### Written instruction
Collect every line in the items below that contains the word "pixel". Case counts.

### Supplied material
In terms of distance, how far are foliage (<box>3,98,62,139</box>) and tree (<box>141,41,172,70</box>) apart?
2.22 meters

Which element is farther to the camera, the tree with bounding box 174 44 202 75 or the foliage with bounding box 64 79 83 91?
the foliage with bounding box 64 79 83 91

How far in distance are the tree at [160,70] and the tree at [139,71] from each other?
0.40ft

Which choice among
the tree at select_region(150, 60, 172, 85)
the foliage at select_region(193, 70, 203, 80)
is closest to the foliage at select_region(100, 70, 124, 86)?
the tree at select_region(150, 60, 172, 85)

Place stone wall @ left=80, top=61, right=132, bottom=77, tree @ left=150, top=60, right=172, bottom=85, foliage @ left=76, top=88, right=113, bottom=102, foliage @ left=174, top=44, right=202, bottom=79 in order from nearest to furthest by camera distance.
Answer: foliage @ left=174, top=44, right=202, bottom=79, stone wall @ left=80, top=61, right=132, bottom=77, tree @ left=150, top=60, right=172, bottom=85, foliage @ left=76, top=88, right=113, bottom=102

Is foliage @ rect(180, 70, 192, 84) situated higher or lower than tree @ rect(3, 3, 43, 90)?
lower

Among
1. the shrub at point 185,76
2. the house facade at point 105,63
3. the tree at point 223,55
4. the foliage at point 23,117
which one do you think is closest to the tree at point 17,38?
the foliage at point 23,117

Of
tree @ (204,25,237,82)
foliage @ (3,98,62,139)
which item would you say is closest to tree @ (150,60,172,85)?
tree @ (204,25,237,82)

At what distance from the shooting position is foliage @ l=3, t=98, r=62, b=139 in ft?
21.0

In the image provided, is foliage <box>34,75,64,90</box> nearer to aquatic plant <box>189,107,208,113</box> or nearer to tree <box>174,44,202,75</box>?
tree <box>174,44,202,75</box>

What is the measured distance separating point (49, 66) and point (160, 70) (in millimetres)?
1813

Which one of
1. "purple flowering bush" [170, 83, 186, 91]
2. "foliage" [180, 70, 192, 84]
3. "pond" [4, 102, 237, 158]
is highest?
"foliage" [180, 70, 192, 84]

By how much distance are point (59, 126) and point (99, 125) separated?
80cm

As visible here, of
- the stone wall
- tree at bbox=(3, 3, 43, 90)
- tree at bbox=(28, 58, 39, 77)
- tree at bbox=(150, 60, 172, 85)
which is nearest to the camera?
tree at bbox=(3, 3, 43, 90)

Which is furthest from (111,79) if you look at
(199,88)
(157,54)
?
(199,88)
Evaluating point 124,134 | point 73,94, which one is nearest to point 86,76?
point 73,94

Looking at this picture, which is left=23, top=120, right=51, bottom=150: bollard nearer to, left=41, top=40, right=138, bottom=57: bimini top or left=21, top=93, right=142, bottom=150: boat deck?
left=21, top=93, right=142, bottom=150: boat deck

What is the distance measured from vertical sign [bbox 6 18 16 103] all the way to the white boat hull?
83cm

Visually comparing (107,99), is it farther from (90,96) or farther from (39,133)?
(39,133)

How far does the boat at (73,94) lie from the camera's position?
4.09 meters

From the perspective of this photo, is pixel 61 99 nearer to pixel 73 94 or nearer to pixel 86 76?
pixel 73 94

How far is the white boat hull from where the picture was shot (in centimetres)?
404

==

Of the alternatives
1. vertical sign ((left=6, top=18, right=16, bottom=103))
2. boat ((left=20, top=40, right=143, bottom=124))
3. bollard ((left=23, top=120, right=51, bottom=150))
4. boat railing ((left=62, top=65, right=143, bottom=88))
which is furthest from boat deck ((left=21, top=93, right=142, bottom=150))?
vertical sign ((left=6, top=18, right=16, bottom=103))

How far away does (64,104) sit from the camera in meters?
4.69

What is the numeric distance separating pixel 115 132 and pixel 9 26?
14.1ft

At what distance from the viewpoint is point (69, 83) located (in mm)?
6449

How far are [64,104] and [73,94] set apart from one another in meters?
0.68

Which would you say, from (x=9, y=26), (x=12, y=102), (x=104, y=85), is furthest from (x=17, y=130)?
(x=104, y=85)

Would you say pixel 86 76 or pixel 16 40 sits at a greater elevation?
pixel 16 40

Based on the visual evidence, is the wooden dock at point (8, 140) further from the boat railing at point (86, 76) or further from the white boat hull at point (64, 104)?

### Solution to this exercise
From the perspective of this photo, is pixel 61 99 nearer to pixel 73 94 or nearer to pixel 86 76?
pixel 73 94
What is the numeric distance separating pixel 115 132 and pixel 9 26?
Would you say pixel 86 76 or pixel 16 40 sits at a greater elevation?
pixel 16 40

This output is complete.